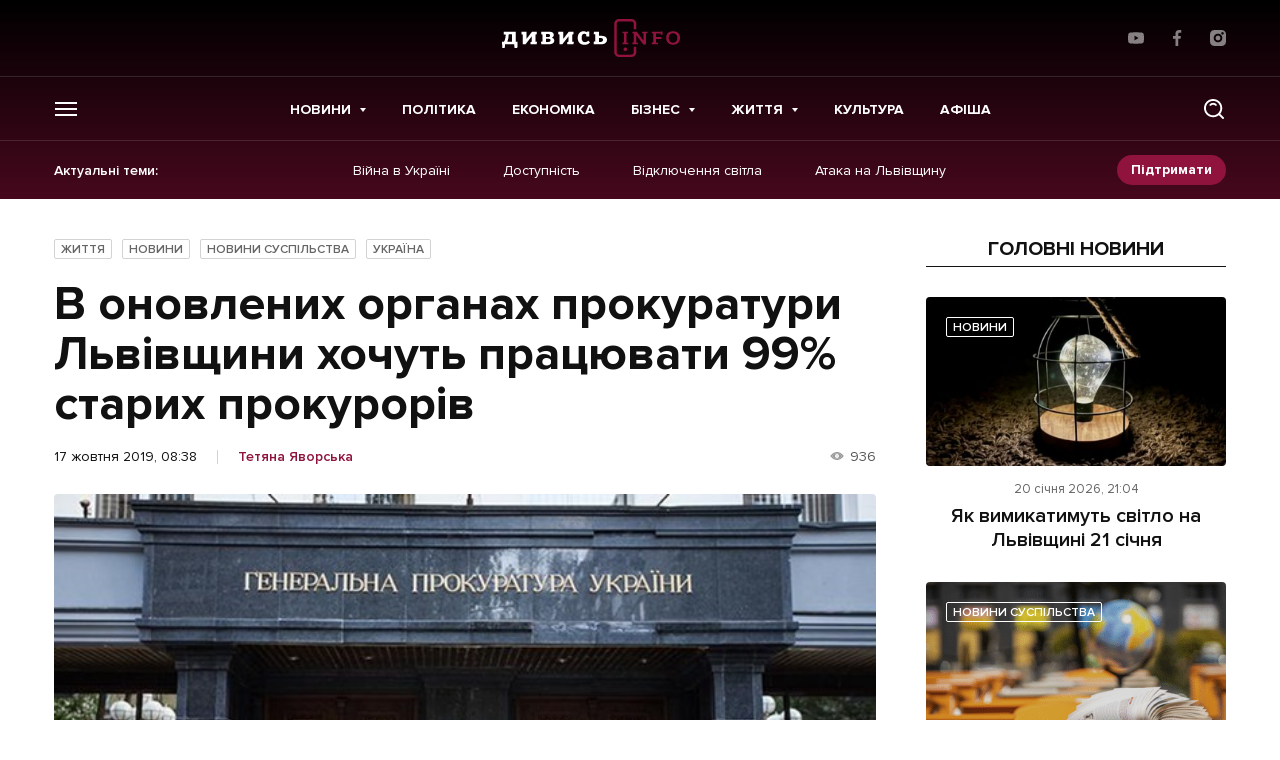

--- FILE ---
content_type: text/html; charset=utf-8
request_url: https://www.google.com/recaptcha/api2/aframe
body_size: 265
content:
<!DOCTYPE HTML><html><head><meta http-equiv="content-type" content="text/html; charset=UTF-8"></head><body><script nonce="9Cga65OpySxGstAdlpjM9A">/** Anti-fraud and anti-abuse applications only. See google.com/recaptcha */ try{var clients={'sodar':'https://pagead2.googlesyndication.com/pagead/sodar?'};window.addEventListener("message",function(a){try{if(a.source===window.parent){var b=JSON.parse(a.data);var c=clients[b['id']];if(c){var d=document.createElement('img');d.src=c+b['params']+'&rc='+(localStorage.getItem("rc::a")?sessionStorage.getItem("rc::b"):"");window.document.body.appendChild(d);sessionStorage.setItem("rc::e",parseInt(sessionStorage.getItem("rc::e")||0)+1);localStorage.setItem("rc::h",'1768950860408');}}}catch(b){}});window.parent.postMessage("_grecaptcha_ready", "*");}catch(b){}</script></body></html>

==========

Exercise goal: Please write out every entry exactly, but skip the pictures.

Worked solution:
--- FILE ---
content_type: text/html; charset=utf-8
request_url: https://www.google.com/recaptcha/api2/aframe
body_size: 265
content:
<!DOCTYPE HTML><html><head><meta http-equiv="content-type" content="text/html; charset=UTF-8"></head><body><script nonce="9Cga65OpySxGstAdlpjM9A">/** Anti-fraud and anti-abuse applications only. See google.com/recaptcha */ try{var clients={'sodar':'https://pagead2.googlesyndication.com/pagead/sodar?'};window.addEventListener("message",function(a){try{if(a.source===window.parent){var b=JSON.parse(a.data);var c=clients[b['id']];if(c){var d=document.createElement('img');d.src=c+b['params']+'&rc='+(localStorage.getItem("rc::a")?sessionStorage.getItem("rc::b"):"");window.document.body.appendChild(d);sessionStorage.setItem("rc::e",parseInt(sessionStorage.getItem("rc::e")||0)+1);localStorage.setItem("rc::h",'1768950860408');}}}catch(b){}});window.parent.postMessage("_grecaptcha_ready", "*");}catch(b){}</script></body></html>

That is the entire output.